* _USING THE INFORMATION_
- a) In the passage on international law, reproduce the stretch from "5.1.1 Wallace and" through "other entities …’.", swapping "a most useful definition" for "a very helpful definition".
- b) According to the passage on international law, what is private international law often known as?

* _TEXT SEGMENT_
******

5.1.1 Wallace and Martin-Ortega have written a most useful definition that contemporary international law ‘refers to those rules and norms that regulate the conduct of States and other entities …’.


5.1.2 Such ‘other entities’ include supranational organisations such as the European Union, for example, and the Council of Europe – addressed across the next two chapters of this book (see Chapter 6 and Chapter 7).


5.1.3 International law as a whole comprises public international law (which is the focus of this chapter) and private international law, often known as the ‘conflict of laws’.


5.1.4 Public international law is concerned with agreements between two or more different jurisdictions, in the form of a treaty, for example, or at a supranational level. This international agreement may then be binding on the State institutions in the two (or more) jurisdictions or States concerned. Often these agreements will concern matters of public law, or particularly human rights law, in the UK context.


5.1.5 Private international law, or the ‘conflict of laws’ is the body of international law which concerns the resolution of legal disputes between two private bodies across two or more jurisdictions, in a context, for example, of commercial law.



5.2 The development of international law


5.2.1 Wallace and Martin-Ortega have noted that the traditional definition of ‘international law’ as a body of rules regulating the conduct of States at times of peace, and indeed war, between themselves is now too narrow, particularly with the growth of considerable international trade law, and much international human rights law, as well as international criminal law.


5.2.2 Public international law as a body of rules aiming at promoting international justice (including, e.g., the prevention of crime and discrimination, the promotion of human rights values and protection of the environment) is only as successful as the political will to recognise it in any given State jurisdiction.


5.2.3 The international legal system we have today has developed most quickly in the second half of the 20th century and the early 21st century.



5.3 Sources of international law


5.3.1 Sources of international law can be described as either formal (articulating what the law is) or material (identifying where the law is to be found).


5.3.2 As there is no international legislature creating law for each and every State in the world, the creation of international sources of law is based on consensus between States. But the United Nations, established under an international Charter in 1945 at the end of the Second World War, does create a great amount of international law that is binding on member States within the United Nations itself, on the basis of common political consensus. Likewise, there is no single, literal international court which has jurisdiction over the entire globe, on all legal matters, but there is an International Court of Justice which a group of States (that is, 192 member States of the United Nations) have founded under the Statute on the International Court of Justice, again from 1945.


5.3.3 The international legal system possesses no ‘written’ or codified constitution as a single document – something it has in common as a legal system with the constitution of the United Kingdom. So the development of the recognition of sources of international law is not, and cannot be, entirely uniform.


5.3.4 But in Article 38 of the UN Statute on the International Court of Justice, categories of different sources of international law are set out, which are very useful examples for the purposes of this short introduction to international law.

******

* _DATASET SECTION_
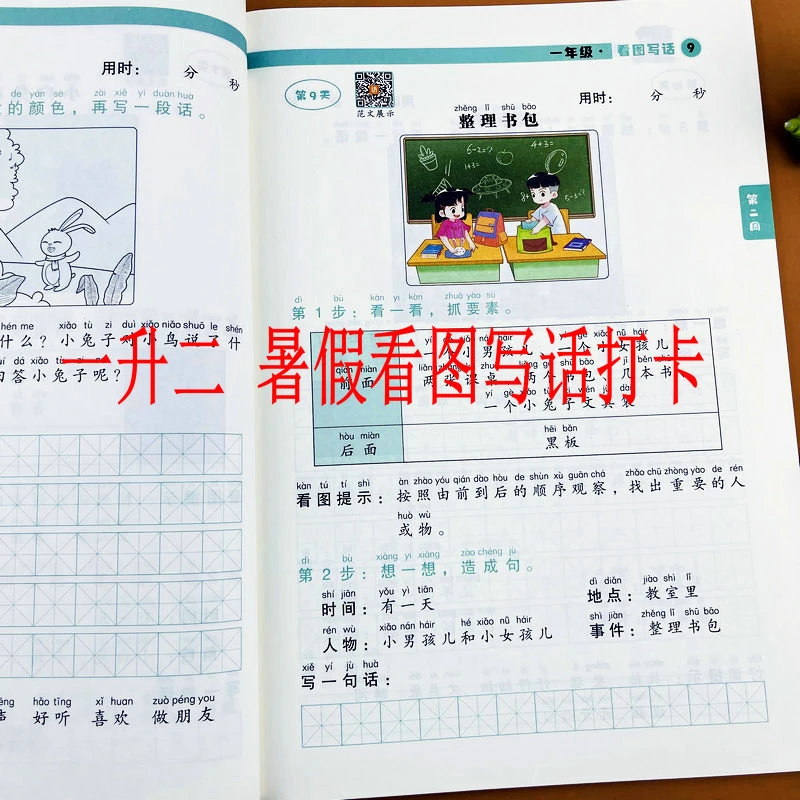一升二暑假看图写话每日一练小学一年级下册二年级衔接人教版1升2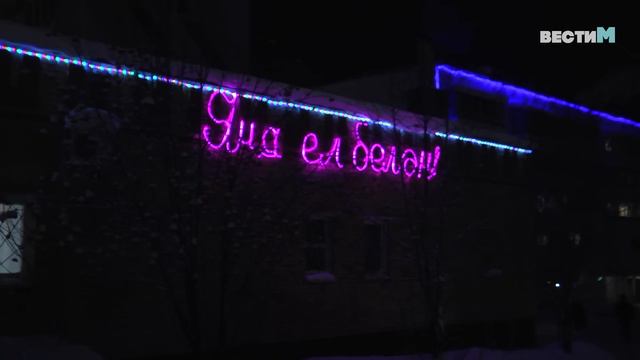 Новогодний Менделеевск смотреть онлайн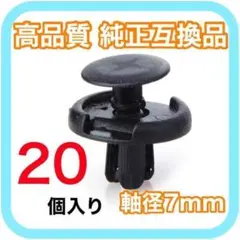 【軸径7mm】純正互換品 プッシュリベット バンパー クリップ20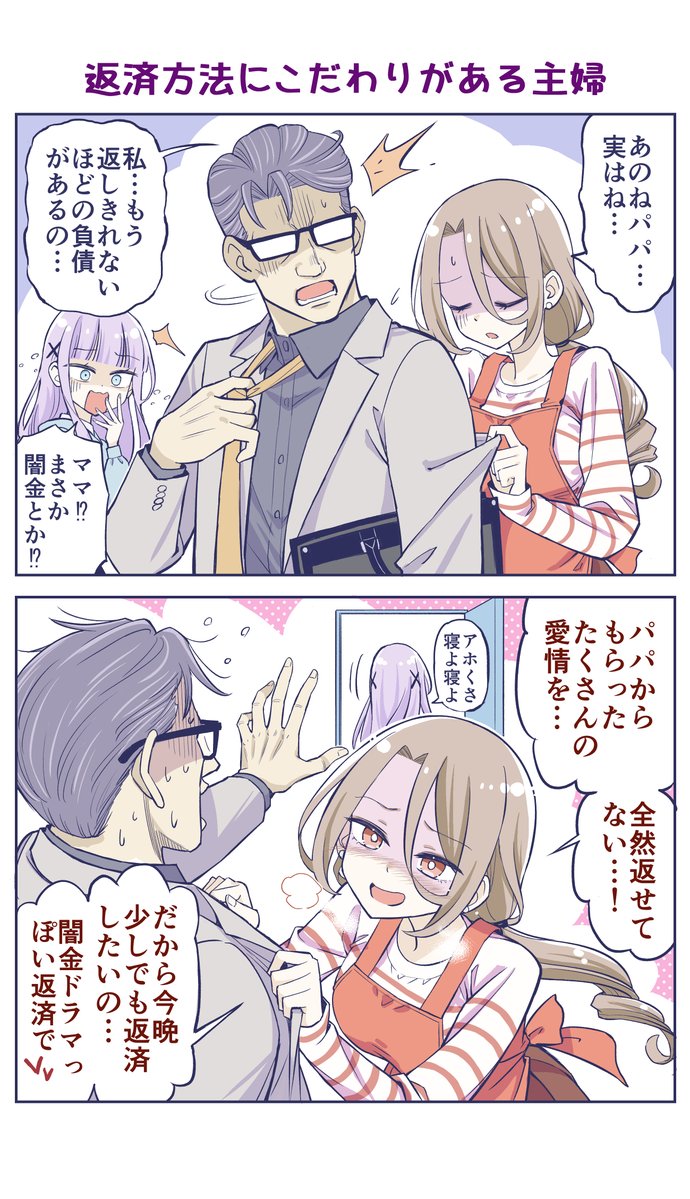 sino_sakisaki's tweet photo. 『返済方法にこだわりがある主婦』(1/2) https://t.co/Jvj1twshEs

******

* _WRITTEN RESPONSES_
- a)
5.1.1 Wallace and Martin-Ortega have written a very helpful definition that contemporary international law ‘refers to those rules and norms that regulate the conduct of States and other entities …’.

- b) The "conflict of laws."